C’est donc, entre autres, à ces paris que sont confrontés Demba et son camarade Amo, désormais à l’abordage de « Waalafendo », mus par l’engagement militant et ses modalités. Très vite, leurs appréhensions respectives de la chose s’individualisent. Les enjeux aussi. La transplantation commence à faire son œuvre. Les complices d’hier s’éloignent sans heurts mais inexorablement. Amo vit la mue sans ou avec moins d’état d’âme que Demba, taraudé par moult « méditations métaphysiques » qui semblent l’inhiber. Il semble aborder plus mal ce que Césaire appelait le « fraternalisme » de gauche, pendant du paternalisme de droite. S’il en fallait une illustration, l’échange ci-après ferait l’affaire.

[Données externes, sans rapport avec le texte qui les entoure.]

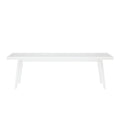 White modern outdoor bench with slatted seat and minimalist design.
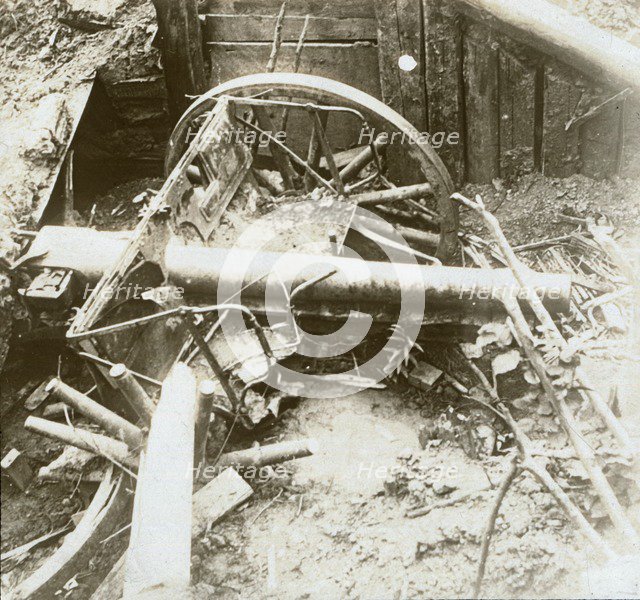 Destroyed 7.7 field gun, Yser, Belgium, c1914-c1918. Artist: Unknown.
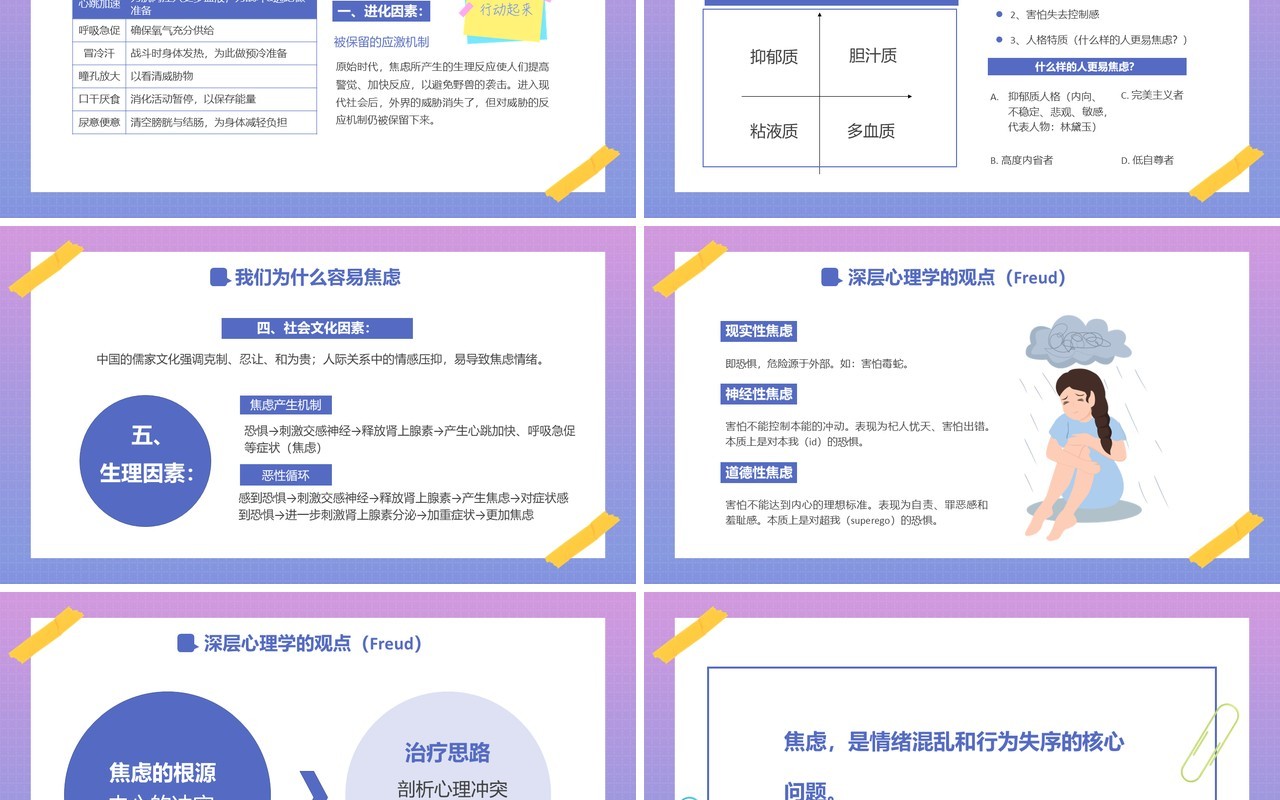 紫色渐变卡通风与焦虑做朋友焦虑主题教育PPT模板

Quand Demba affirme : «Je crois que nous serons, pendant longtemps encore, les « nouveaux arrivants de Waalafendo. C’est pourquoi nous devons veiller à ne pas couper les amarres qui nous relient à la terre de nos ancêtres », AMO réplique : « Je ne suis ni historien ni anthropologue pour m’intéresser au passé des peuples. Je tiens à vivre en harmonie avec mon temps et mon environnement immédiat ». C’est ici que nos chemins divergent pourrait-on ajouter.
Un échange qui n’est pas sans rappeler les débats passionnés d’alors au sein de la mythique Fédération des Etudiants d’Afrique noire en France à laquelle il est clairement fait allusion p65.
Ndiawar Kane écrit pour ses lecteurs. Pour ses lecteurs naturels, devrait-on préciser. Ce qui est de plus en plus rare chez les écrivains africains. Il faut comprendre par là qu’il ne s’échine pas à séduire un quelconque lectorat fantasmé ou à courir après une consécration exogène. Du coup, on échappe aux appels de phares et aux clins d’oeil. Nous sont également épargnés les références plaquées et pédantes, les combats de circonstance artificiellement incorporés du genre lutte contre l’excision, contre la polygamie, les « violences faites aux femmes, les « traditions rétrogrades ». Thèmes à succès faciles et convenus. L’écriture est simple et limpide simplement parce que l’auteur ne cherche pas à se prouver quoi que ce soit. Puisse son livre trouver son public. Il est tout particulièrement à recommander aux amateurs de citations et de maximes à l’image de celles-ci : « Le temps imposera sa solution » ou « Le temps n’est pas avec l’ordre l’ancien ». Citations qui, au passage, reflètent la complexité des choses et la place faite au doute. Sauf erreur de ma part, Cheikh Hamidou Kane faisait mourir « son » héros. Ndiawar Kane rapatrie le sien pour qu’il continue à vivre au milieu des siens. Mais avec quel s objectif s, quel projet ? Ce pourrait être l’objet d’une suite.